Day 01 - Your First Program

Hello World Program#

Let's write our first program that counts the number of lines a file. We need to create a file in your current working directory and read it from the spark/python shell. Copy the following text and paste in your file.

Apache Spark™ is a multi-language engine
for executing data engineering, data science,
and machine learning on single-node machines or clusters.
Gigahex is a data platform that simplifies working
with open source distributed systems.

Now you can read the file using the APIs for Dataframe in Spark, as shown below.

scala> val text ="/Users/donald/")
text: org.apache.spark.sql.Dataset[String] = [value: string]
scala> text.count()
res2: Long = 5

Congratulations! You've written your first Spark program.

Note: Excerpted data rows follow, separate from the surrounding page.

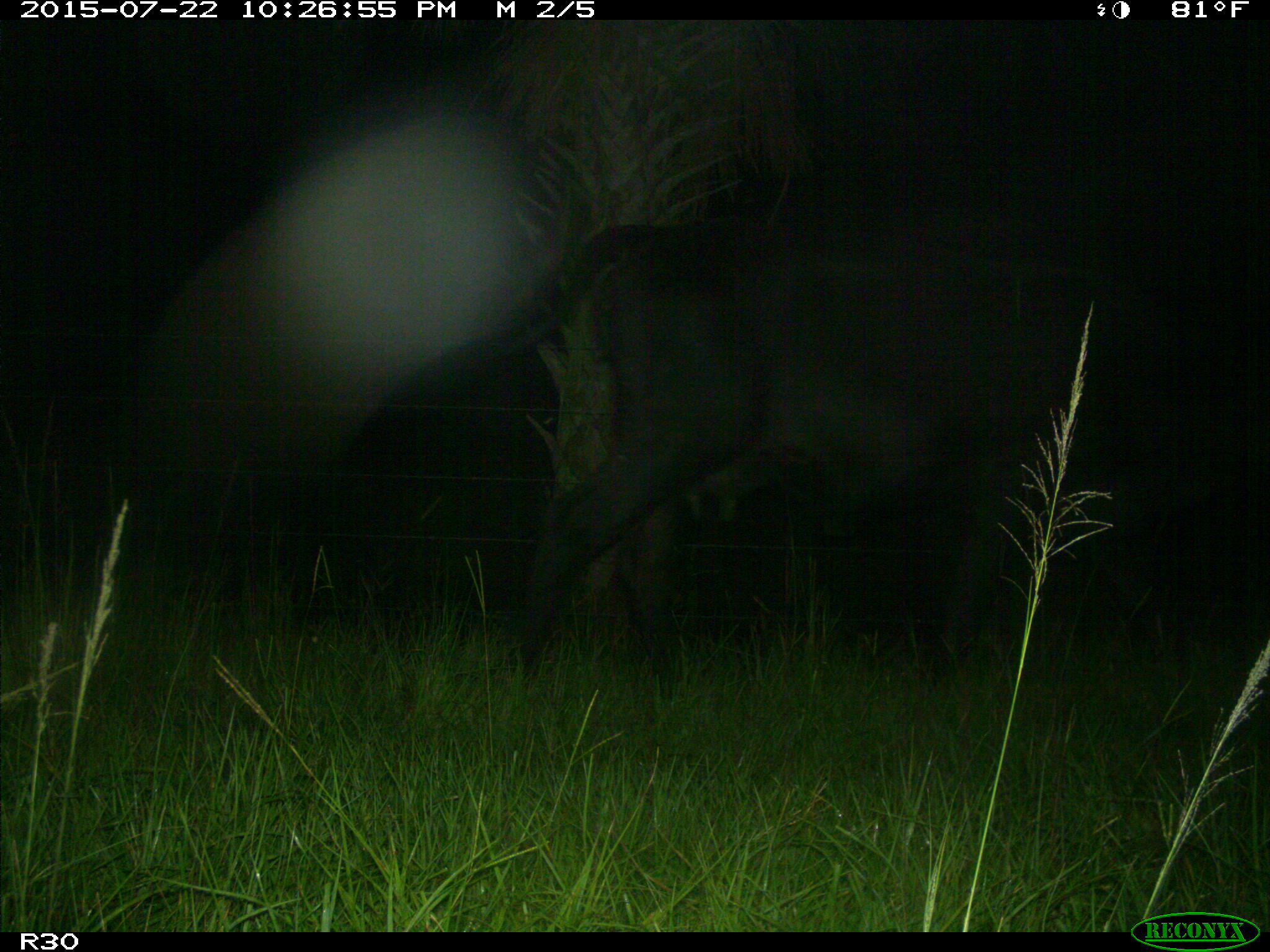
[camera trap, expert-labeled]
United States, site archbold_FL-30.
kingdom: Animalia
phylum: Chordata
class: Mammalia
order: Artiodactyla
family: Bovidae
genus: Bos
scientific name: Bos taurus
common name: domestic cow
Bos taurus (domestic cow).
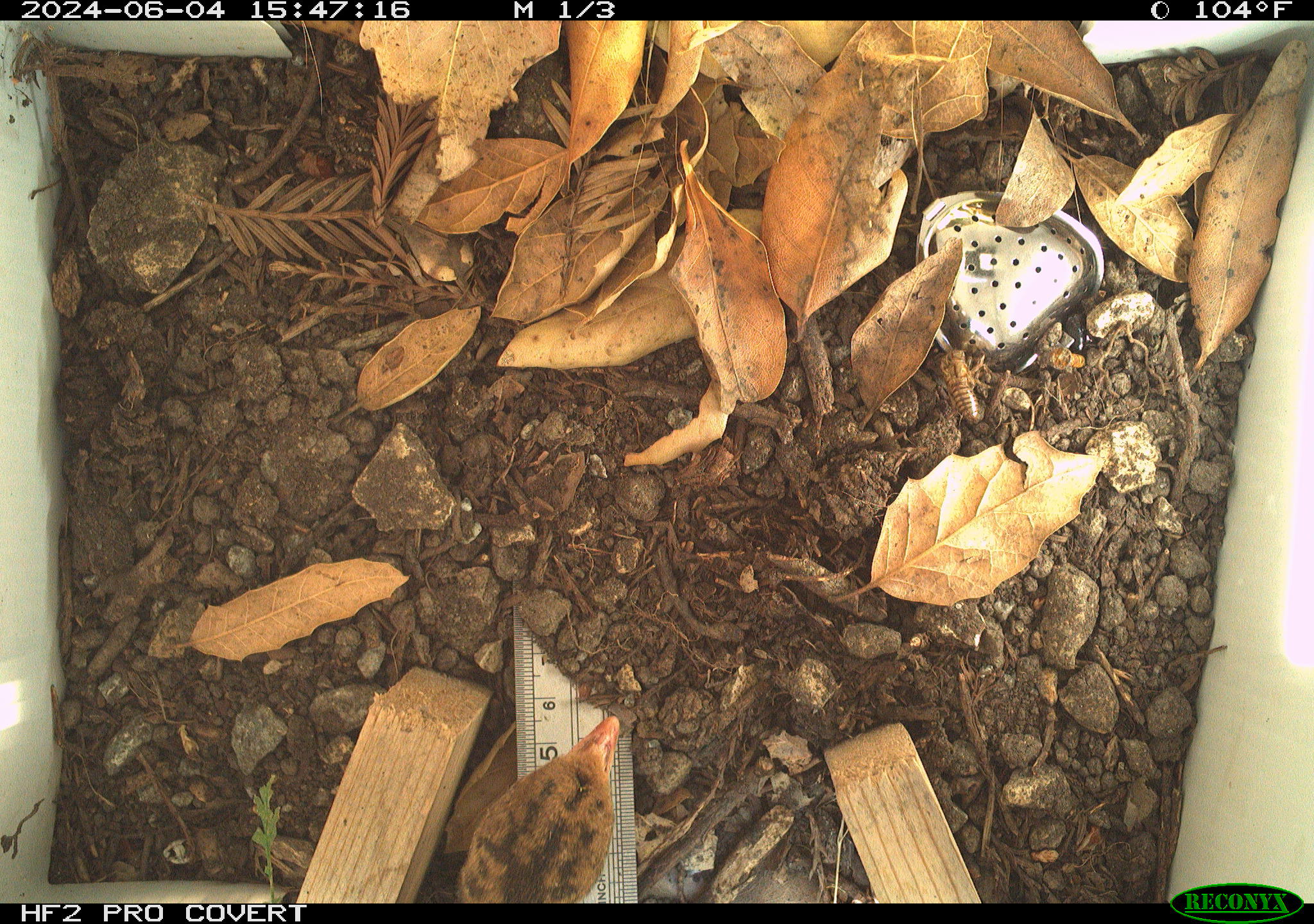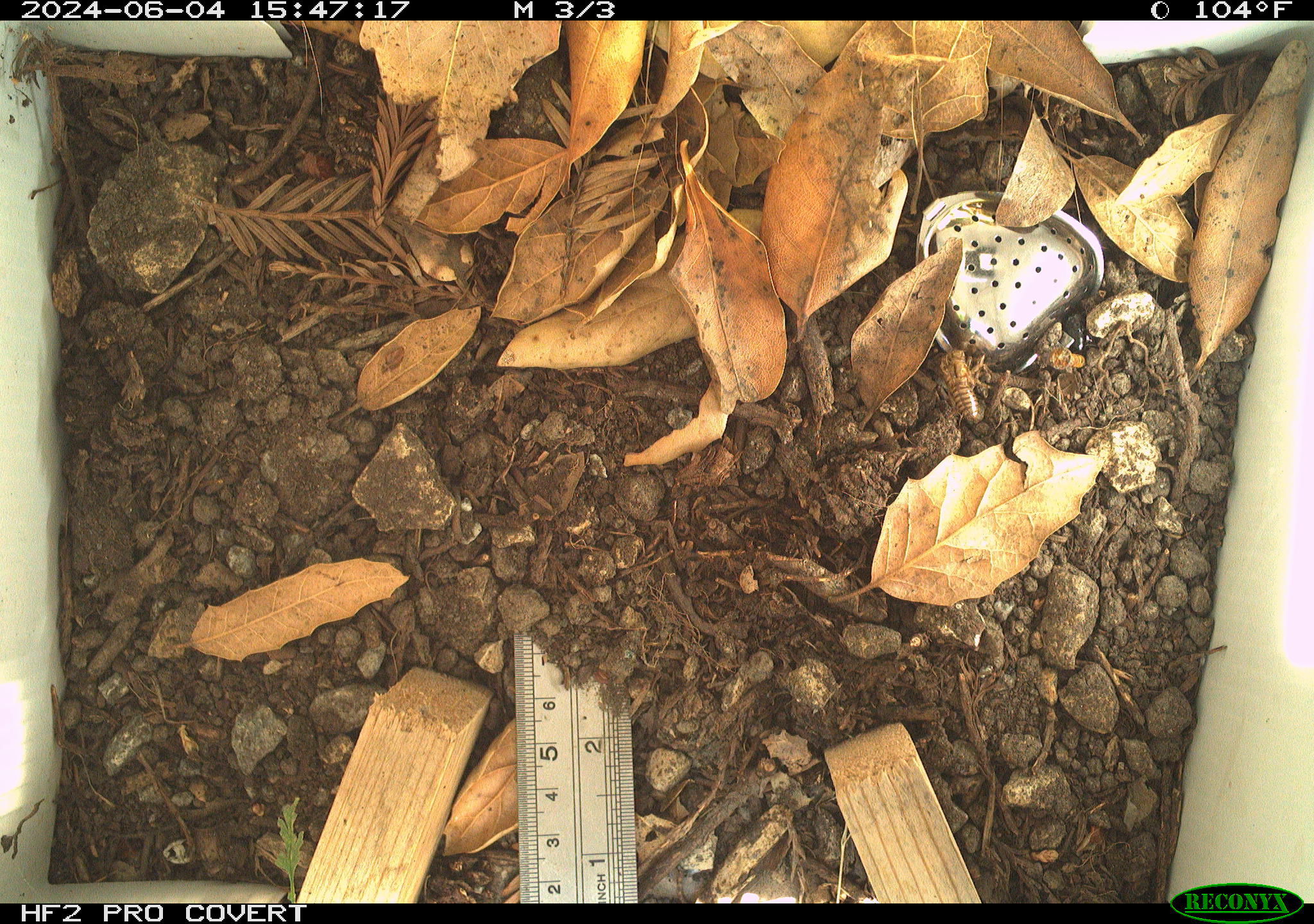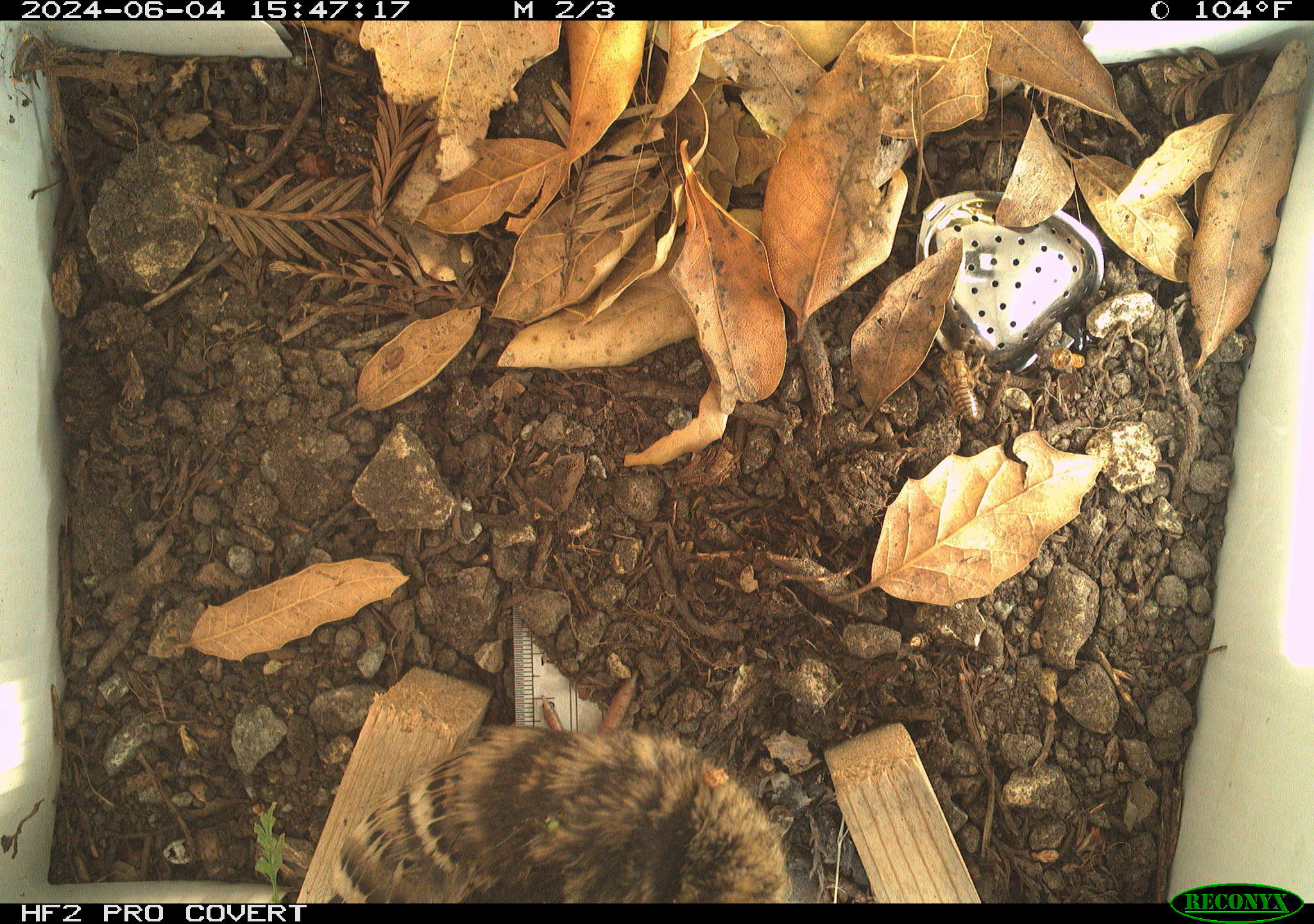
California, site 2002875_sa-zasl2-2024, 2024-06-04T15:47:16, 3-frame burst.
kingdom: Animalia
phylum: Chordata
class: Aves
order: Galliformes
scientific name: Galliformes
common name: fowl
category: galliformes order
Galliformes order (fowl) (Galliformes).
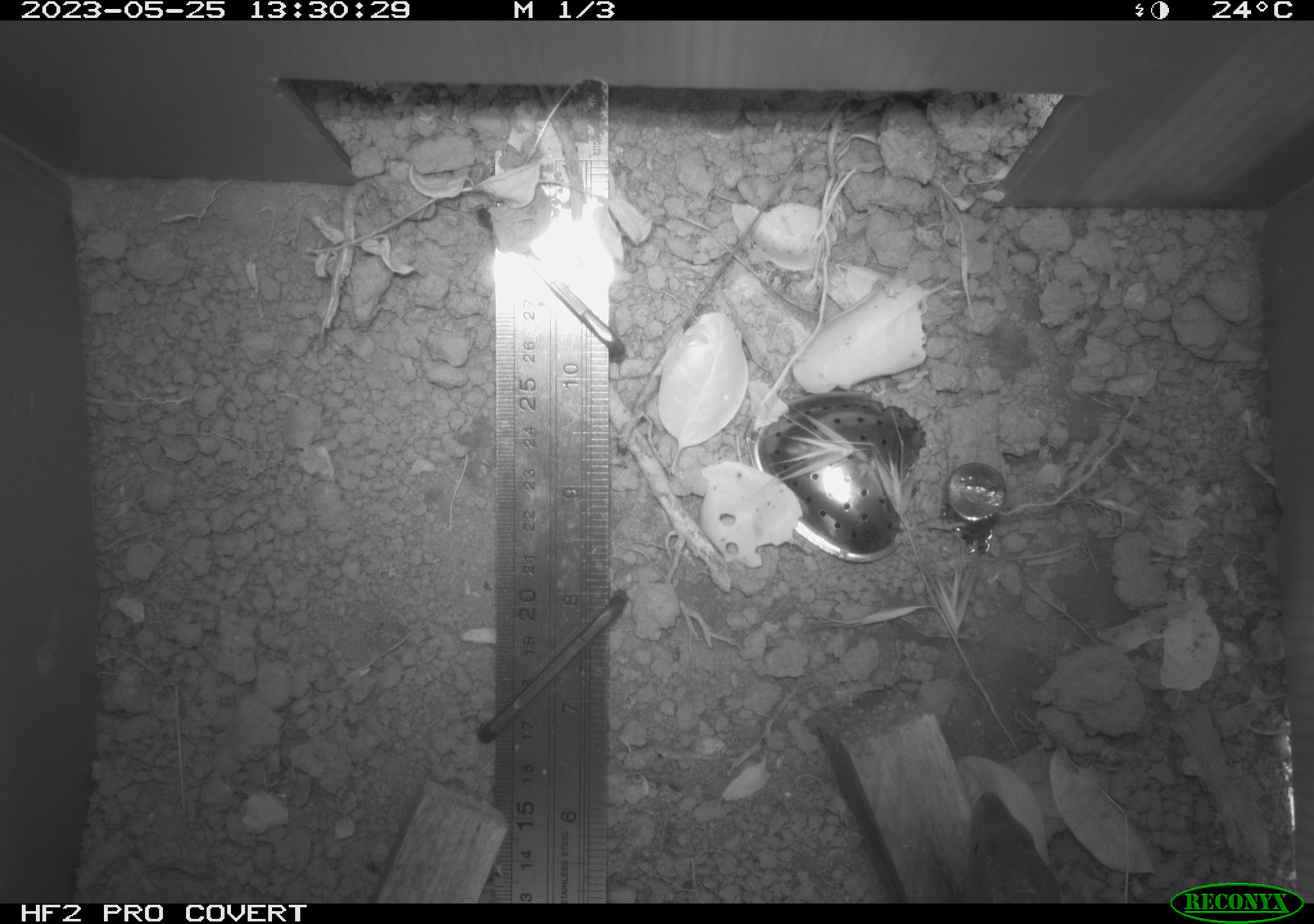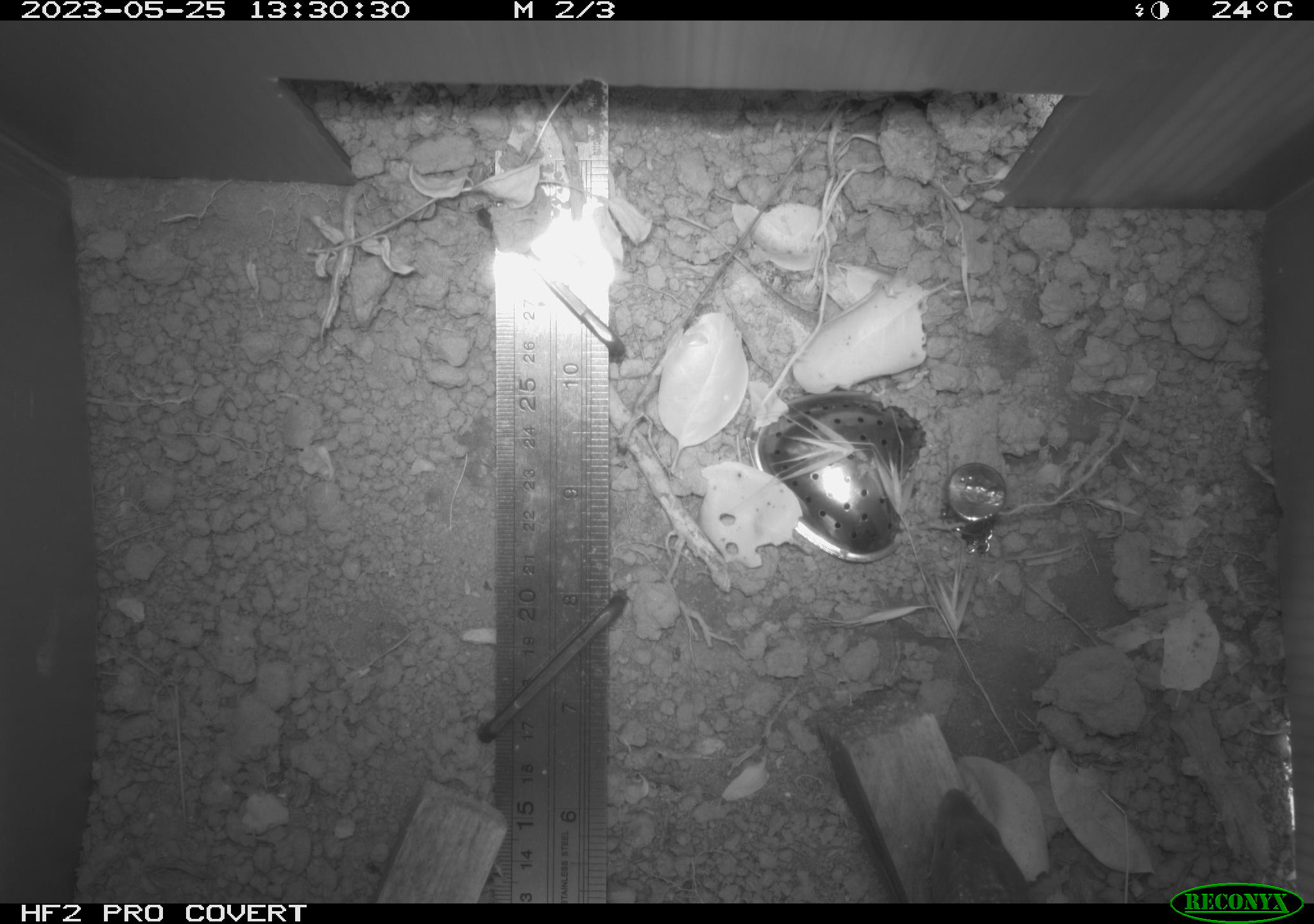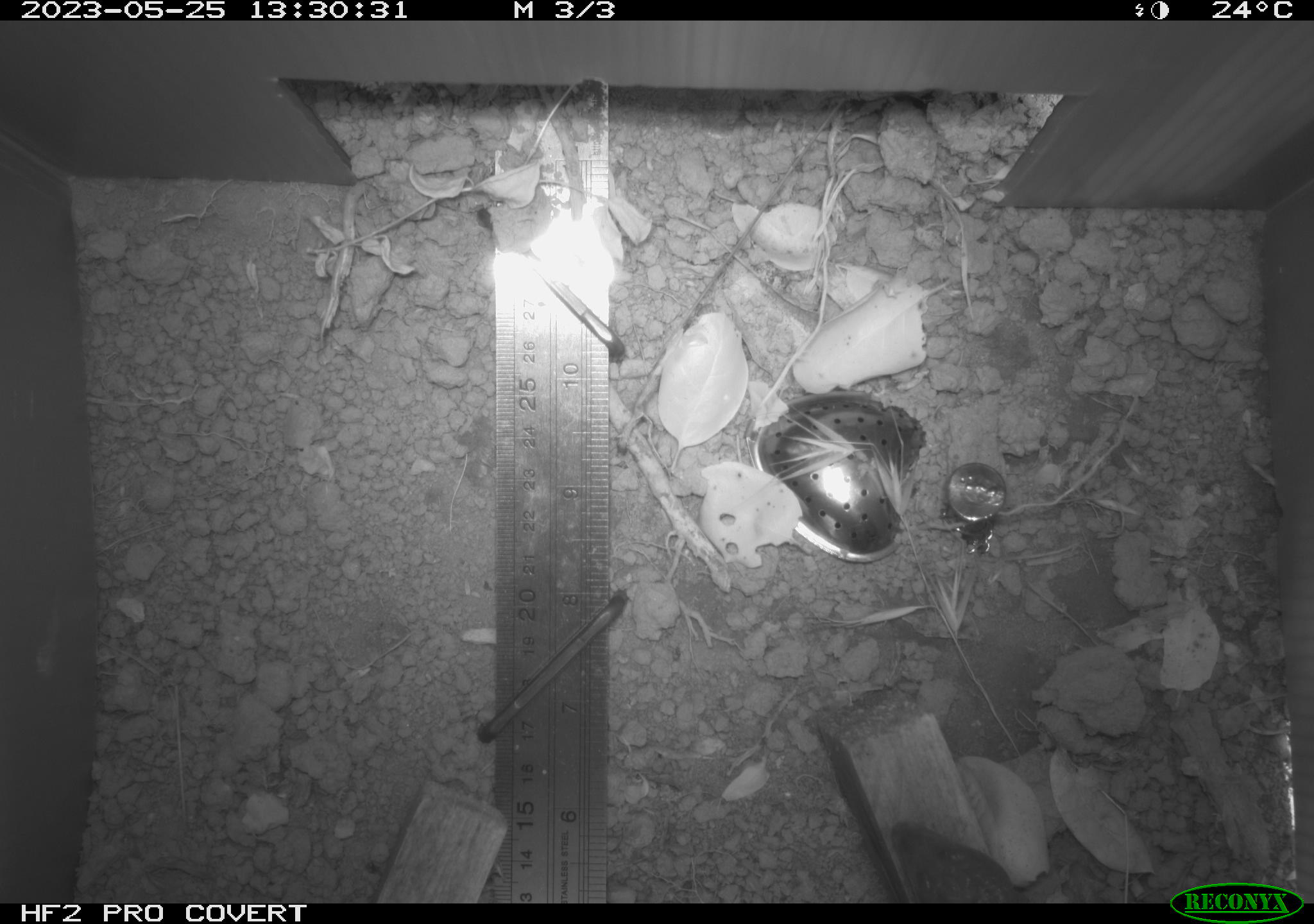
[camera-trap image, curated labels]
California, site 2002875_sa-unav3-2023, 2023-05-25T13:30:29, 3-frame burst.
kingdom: Animalia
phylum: Chordata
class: Reptilia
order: Squamata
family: Anguidae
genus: Elgaria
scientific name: Elgaria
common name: alligator lizards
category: elgaria species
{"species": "elgaria species (alligator lizards) (Elgaria)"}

The above program stores the Dataset in a variable text and once the action count is called on the dataset, it Spark launches jobs to read and count all the lines in that particular file.

Dataset is a strongly typed, representation of collection of objects, that can be of any type, like String, Int, Long or any complex data type. This collection of distributed objects can then be processed using different functional and relational operations like - filter, count, dropDuplicates and many others.

Count the words#

Now that we've counted the total number of lines, let's count the total number of words in the above file. In order to do that, we would need to split the text with space and generate collection of words. Once we have the collection of words dataset, we can run a count on this, to get the total number of words.

Before we start writing the program, couple of things to keep in mind.

  • Every dataset is strongly typed, which means that every object is of specific type that must be known to compiler in advance.

  • Using implicit conversion in Spark, we can automatically infer the type using Encoder.

  • With import spark.implicits._, we are able to get this encoder work for common data types like String.

  • Using flatMap we are transforming each line, into a collection of words, thereby giving us a Dataset of words.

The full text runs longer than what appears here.